== Directions for this task ==
In the passage on Chinese cities, rewrite the text from "Chinese will be" up to and including "overseas (Wang 2017).", putting "diversity" in place of "heterogeneity".

--- START Excerpt to read ---

Taking yet another angle, the special issue wants to unravel how cities as experiential spaces have fed into literary and artistic works—and how these imaginations of urban spaces may have offered alternative “readings” of cities, contradicted ongoing developments or tried to prompt a reconsideration of the entanglements and agencies of the living beings in urban spaces. Recent research on Sinophone cities such as Taipeh or Hong Kong has shown how the more-than-human environments have compelled authors to re-reading the histories of space-shaping, of migration and of war and violence that took place in urban spaces. In these narratives, non-human species appear as agents, witnesses, and objects of historical change, rather than as substitutable surroundings (Gaffric 2022; Kao 2024; Møller-Olsen 2023), illustrating the more-than-human dimension or urban space. Likewise, art forms such as cinema can create ecospaces in which the entanglement of human bodies, architecture and more-than-human environments visually takes new shapes, thereby inciting new modes of seeing (Tong 2009).

Taking an interdisciplinary perspective that includes diverse disciplines, such as history, literature, art, sociology, political science, urban ecology, etc., our special issue wants to tease out the diverse and paradoxical storylines that are being written by the various actors within Chinese cities—both human and nonhuman—and that might contribute to a fuller understanding of the potentials and limitations of urban spaces that are often shaped by modernist, technocratic and anthropocentric assumptions (Wang 2023). 

Chinese will be defined broadly as encompassing all urban spaces or urban communities and the discourses surrounding them that are part of the Sinophone world in the sense of David Wang’s approach   that covers the heterogeneity of voices and perspectives encompassing the PRC, Taiwan, Hongkong, but also Chinese-speaking communities in Southeast Asia or overseas (Wang 2017).

--- END Excerpt to read ---
--- START Supplied information ---

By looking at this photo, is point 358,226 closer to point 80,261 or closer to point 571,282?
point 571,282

--- END Supplied information ---

== Output for this task ==
Chinese will be defined broadly as encompassing all urban spaces or urban communities and the discourses surrounding them that are part of the Sinophone world in the sense of David Wang’s approach   that covers the diversity of voices and perspectives encompassing the PRC, Taiwan, Hongkong, but also Chinese-speaking communities in Southeast Asia or overseas (Wang 2017).